The trick to fighting with a big-ass weapon in the crowded battleground was to turn every strike into the next attack. I didn’t draw back to hack at the enemy, but just kept pushing, hacking through one undead body, and into the next. It was an effective tactic, considering my strength and my huge weapon, though the technique wouldn’t have worked for many.
Something bit my back, and I screamed, more in anger than pain. I turned, blade sweeping at everything in reach, but the necro was already down, Christian’s sword being drawn from it’s body.
I gave him a nod, then turned back to the chaos. In a blurringly fast movement, I raised the axe above my head, cleaving it down into the thick swarm of Necros. I began to turn my body with the motion, chopping into flesh as I spun. I had never been swarmed by so many before. It was both terrifying and exhilarating. We would take heavy losses in this crush of a battle, but on the other hand, I didn’t need to hold back. I could just let go, becoming the dangerous thing that I was born to be. I let my body and mind go into the trancelike state that lived for battle. I was a berserker, and this was my rage. Things would bleed, and I would glory in it.
Some of the necros held weapons, knives and machetes, or something similar, mostly. But they were a largely untrained fighting force, teeth snapping and arms swinging wildly as I cut down one after another, or even several at a time. A few held guns, but that was uncommon. Guns were just harder to come by, and Necro’s didn’t have a long lifespan, thanks to the druids.
I wasn’t a dancer, except for in battle. Here, I danced, spinning and lunging, swinging and slashing. I even had a song in my head, and I moved to the beat as I killed, and killed.
We had cleared a break in the mob when I paused to take a breath. “Fuck, you’re scary,” Christian said behind me, his voice quiet. “Let’s stay friends, k?”
It broke me a little out of my trance, and I laughed, a rich sound.
I saw Dom maybe thirty yards away. He too, had cleared the first wave, and paused to appraise the carnage. I caught his glance for one endless moment. The look he gave me was…enigmatic. It was hard to say what he meant to tell me with his intense regard. I did learn one thing with that shared look. He still loved to watch me fight.

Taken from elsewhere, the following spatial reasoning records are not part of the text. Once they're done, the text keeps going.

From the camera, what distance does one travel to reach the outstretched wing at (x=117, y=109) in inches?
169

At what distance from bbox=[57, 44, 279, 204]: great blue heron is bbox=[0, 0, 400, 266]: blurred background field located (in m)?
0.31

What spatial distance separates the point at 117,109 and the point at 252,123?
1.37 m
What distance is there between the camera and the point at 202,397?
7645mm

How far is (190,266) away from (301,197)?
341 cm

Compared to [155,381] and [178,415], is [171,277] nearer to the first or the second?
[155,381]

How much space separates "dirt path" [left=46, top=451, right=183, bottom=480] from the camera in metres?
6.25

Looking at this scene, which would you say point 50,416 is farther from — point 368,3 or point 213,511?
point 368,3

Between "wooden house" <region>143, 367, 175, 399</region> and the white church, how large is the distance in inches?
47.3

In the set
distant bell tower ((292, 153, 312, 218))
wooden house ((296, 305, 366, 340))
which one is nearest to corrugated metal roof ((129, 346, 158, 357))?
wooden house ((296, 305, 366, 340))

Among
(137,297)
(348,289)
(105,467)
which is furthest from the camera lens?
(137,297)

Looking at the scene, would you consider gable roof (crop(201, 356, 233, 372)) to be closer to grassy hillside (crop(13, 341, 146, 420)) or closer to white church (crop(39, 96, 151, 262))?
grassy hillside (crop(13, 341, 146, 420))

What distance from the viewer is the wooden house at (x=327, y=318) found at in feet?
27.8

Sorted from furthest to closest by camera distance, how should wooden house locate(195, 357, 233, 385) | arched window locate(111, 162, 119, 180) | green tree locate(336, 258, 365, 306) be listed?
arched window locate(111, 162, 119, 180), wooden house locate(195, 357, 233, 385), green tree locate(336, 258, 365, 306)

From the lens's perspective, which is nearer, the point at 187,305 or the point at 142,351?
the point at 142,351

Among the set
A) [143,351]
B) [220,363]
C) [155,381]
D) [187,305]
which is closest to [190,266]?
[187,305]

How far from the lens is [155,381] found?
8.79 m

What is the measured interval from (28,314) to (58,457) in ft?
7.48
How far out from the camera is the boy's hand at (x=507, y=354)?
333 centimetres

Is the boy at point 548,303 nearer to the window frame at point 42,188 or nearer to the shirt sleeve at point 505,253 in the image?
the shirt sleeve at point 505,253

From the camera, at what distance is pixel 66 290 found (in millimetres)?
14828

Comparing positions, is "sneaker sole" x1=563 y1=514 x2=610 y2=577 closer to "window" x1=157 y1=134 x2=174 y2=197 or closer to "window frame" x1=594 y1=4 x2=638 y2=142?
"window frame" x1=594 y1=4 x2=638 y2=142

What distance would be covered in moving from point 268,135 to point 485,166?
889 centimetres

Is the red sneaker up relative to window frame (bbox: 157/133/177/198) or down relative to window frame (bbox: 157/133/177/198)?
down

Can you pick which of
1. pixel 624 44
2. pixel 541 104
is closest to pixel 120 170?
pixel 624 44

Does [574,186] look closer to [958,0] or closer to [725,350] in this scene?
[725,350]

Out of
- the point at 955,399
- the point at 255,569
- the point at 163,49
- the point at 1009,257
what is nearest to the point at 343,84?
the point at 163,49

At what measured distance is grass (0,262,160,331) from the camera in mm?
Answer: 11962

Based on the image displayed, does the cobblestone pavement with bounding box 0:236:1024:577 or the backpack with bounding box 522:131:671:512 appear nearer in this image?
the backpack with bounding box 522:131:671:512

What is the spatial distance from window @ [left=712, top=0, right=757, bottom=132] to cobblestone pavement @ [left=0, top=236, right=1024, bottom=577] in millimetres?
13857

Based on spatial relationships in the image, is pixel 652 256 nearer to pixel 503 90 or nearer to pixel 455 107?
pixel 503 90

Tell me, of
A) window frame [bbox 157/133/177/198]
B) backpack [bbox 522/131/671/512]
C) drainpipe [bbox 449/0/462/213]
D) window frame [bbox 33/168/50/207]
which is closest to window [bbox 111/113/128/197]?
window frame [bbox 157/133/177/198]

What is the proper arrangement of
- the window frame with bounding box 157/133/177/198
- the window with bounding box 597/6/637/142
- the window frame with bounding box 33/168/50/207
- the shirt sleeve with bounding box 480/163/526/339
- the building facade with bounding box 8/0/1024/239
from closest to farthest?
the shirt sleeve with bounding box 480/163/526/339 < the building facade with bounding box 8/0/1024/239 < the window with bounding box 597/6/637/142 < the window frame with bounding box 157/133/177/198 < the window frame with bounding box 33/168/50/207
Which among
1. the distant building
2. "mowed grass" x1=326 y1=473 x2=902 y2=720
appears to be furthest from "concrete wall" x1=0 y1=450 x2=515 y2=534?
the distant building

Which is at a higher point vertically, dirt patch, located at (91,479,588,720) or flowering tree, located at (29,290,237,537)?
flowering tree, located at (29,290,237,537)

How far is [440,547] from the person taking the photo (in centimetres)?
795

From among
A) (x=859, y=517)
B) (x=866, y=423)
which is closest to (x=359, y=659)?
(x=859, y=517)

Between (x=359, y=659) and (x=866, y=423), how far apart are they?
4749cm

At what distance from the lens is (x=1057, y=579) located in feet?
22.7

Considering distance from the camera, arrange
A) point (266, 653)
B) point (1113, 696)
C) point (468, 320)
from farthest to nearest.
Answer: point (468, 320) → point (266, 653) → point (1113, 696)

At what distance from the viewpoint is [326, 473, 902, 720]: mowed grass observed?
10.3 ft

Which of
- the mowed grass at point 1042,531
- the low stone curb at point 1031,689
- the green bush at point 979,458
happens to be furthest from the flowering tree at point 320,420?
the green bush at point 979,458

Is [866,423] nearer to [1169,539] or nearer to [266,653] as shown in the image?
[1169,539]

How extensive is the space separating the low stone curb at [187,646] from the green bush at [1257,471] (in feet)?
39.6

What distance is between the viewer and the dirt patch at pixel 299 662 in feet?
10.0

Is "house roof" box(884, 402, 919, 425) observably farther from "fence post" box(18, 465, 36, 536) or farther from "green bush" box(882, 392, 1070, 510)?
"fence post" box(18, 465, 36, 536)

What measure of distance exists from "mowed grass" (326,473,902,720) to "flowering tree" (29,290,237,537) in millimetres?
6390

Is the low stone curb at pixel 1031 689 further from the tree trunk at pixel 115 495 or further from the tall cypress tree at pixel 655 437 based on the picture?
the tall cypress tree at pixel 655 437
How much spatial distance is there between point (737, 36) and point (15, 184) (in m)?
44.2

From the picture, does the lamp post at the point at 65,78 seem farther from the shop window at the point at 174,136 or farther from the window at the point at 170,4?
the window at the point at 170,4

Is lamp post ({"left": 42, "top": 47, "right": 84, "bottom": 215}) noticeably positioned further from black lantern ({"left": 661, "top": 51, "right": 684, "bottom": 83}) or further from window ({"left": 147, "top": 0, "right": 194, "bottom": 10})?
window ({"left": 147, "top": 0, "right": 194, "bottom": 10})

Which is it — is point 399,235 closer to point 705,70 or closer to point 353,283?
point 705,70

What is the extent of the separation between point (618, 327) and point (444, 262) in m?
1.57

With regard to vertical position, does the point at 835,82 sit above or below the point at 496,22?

We moved towards the compound’s spartan buildings, taking the fight into smaller spaces. The force had to split up to accommodate the change.
Christian and I found ourselves leading a small group of non-druid Others. I’m not sure how it happened, but we took the new company in stride, breaking away from the main wave of druid fighters. Druids were an extremely exclusive group, so it wasn’t really a surprise that the leftover Others had banded together.
Christian had a small arsenal of explosives that he was way too excited to use, so our first order of business was to scout from house to house, basically blowing shit up. It was a simple plan. Christian threw the explosive in the door, and I lit it midair. The rest of our group helped us finish off whatever ran screaming out of the building. As far as demo-ing the whole necro settlement went, our plan worked well. We were doing more than our share of destruction. Oh, and as another plus, it gave Christian his blow-up-shit fix for awhile. Win, win.